DATA FOR THIS TASK:
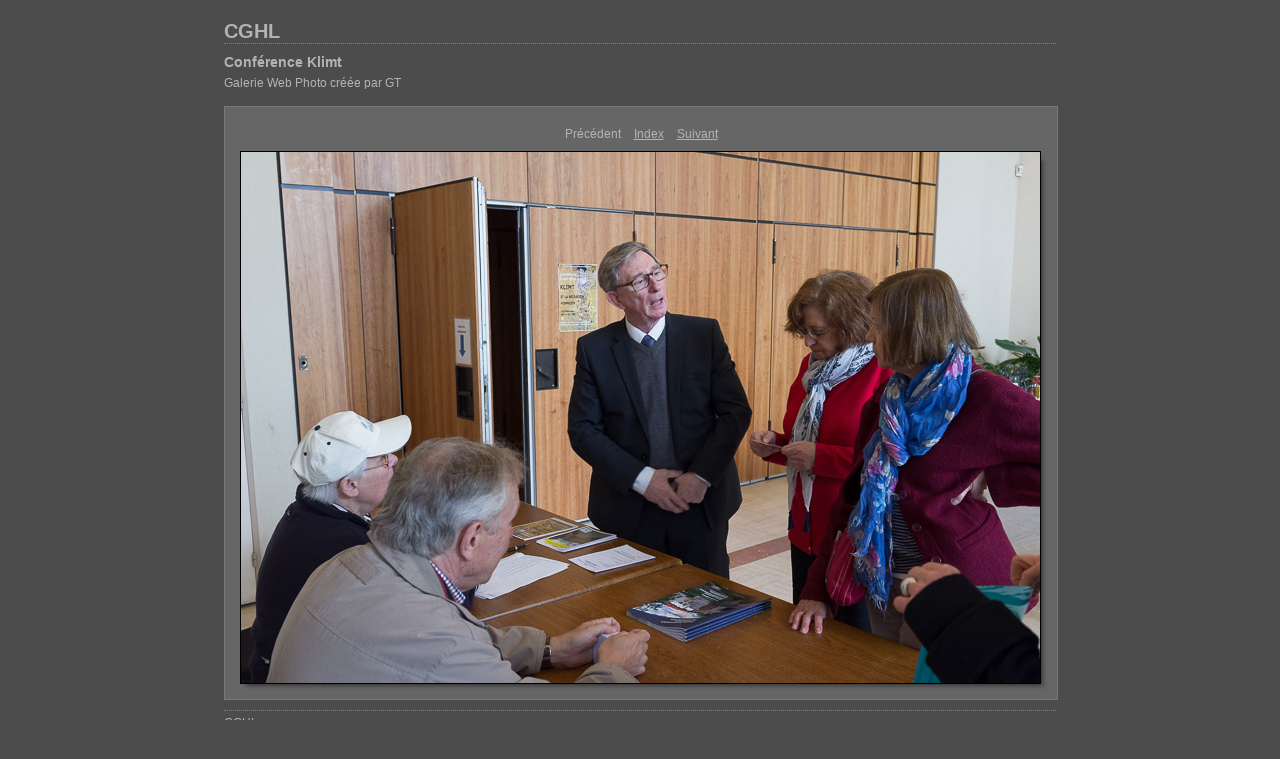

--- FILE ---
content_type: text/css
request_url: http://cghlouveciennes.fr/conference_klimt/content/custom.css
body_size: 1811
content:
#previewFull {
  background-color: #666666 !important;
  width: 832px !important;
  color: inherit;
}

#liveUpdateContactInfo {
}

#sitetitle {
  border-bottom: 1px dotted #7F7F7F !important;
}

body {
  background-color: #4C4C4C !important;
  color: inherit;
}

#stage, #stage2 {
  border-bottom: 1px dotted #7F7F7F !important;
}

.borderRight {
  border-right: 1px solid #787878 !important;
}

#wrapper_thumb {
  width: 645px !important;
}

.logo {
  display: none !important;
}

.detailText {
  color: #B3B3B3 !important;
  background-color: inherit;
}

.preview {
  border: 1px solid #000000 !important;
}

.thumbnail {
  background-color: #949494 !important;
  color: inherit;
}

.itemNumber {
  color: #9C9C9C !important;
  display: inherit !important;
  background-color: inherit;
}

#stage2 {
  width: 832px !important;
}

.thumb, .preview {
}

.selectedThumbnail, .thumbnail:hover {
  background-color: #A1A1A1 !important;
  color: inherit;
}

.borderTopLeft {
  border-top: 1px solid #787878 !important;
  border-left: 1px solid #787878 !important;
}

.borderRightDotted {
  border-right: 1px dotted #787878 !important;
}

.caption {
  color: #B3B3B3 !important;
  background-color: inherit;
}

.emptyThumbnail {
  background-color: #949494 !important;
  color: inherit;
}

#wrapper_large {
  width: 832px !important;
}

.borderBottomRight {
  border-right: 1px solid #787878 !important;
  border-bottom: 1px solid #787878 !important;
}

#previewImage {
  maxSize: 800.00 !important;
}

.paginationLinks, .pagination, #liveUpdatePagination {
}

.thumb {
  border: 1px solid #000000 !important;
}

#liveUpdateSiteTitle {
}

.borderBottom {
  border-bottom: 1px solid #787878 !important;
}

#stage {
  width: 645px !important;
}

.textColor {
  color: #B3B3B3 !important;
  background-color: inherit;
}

WHAT IS REQUIRED: Give all the lines above again, character for character, without pictures.

ANSWER SPACE:
--- FILE ---
content_type: text/css
request_url: http://cghlouveciennes.fr/conference_klimt/content/custom.css
body_size: 1811
content:
#previewFull {
  background-color: #666666 !important;
  width: 832px !important;
  color: inherit;
}

#liveUpdateContactInfo {
}

#sitetitle {
  border-bottom: 1px dotted #7F7F7F !important;
}

body {
  background-color: #4C4C4C !important;
  color: inherit;
}

#stage, #stage2 {
  border-bottom: 1px dotted #7F7F7F !important;
}

.borderRight {
  border-right: 1px solid #787878 !important;
}

#wrapper_thumb {
  width: 645px !important;
}

.logo {
  display: none !important;
}

.detailText {
  color: #B3B3B3 !important;
  background-color: inherit;
}

.preview {
  border: 1px solid #000000 !important;
}

.thumbnail {
  background-color: #949494 !important;
  color: inherit;
}

.itemNumber {
  color: #9C9C9C !important;
  display: inherit !important;
  background-color: inherit;
}

#stage2 {
  width: 832px !important;
}

.thumb, .preview {
}

.selectedThumbnail, .thumbnail:hover {
  background-color: #A1A1A1 !important;
  color: inherit;
}

.borderTopLeft {
  border-top: 1px solid #787878 !important;
  border-left: 1px solid #787878 !important;
}

.borderRightDotted {
  border-right: 1px dotted #787878 !important;
}

.caption {
  color: #B3B3B3 !important;
  background-color: inherit;
}

.emptyThumbnail {
  background-color: #949494 !important;
  color: inherit;
}

#wrapper_large {
  width: 832px !important;
}

.borderBottomRight {
  border-right: 1px solid #787878 !important;
  border-bottom: 1px solid #787878 !important;
}

#previewImage {
  maxSize: 800.00 !important;
}

.paginationLinks, .pagination, #liveUpdatePagination {
}

.thumb {
  border: 1px solid #000000 !important;
}

#liveUpdateSiteTitle {
}

.borderBottom {
  border-bottom: 1px solid #787878 !important;
}

#stage {
  width: 645px !important;
}

.textColor {
  color: #B3B3B3 !important;
  background-color: inherit;
}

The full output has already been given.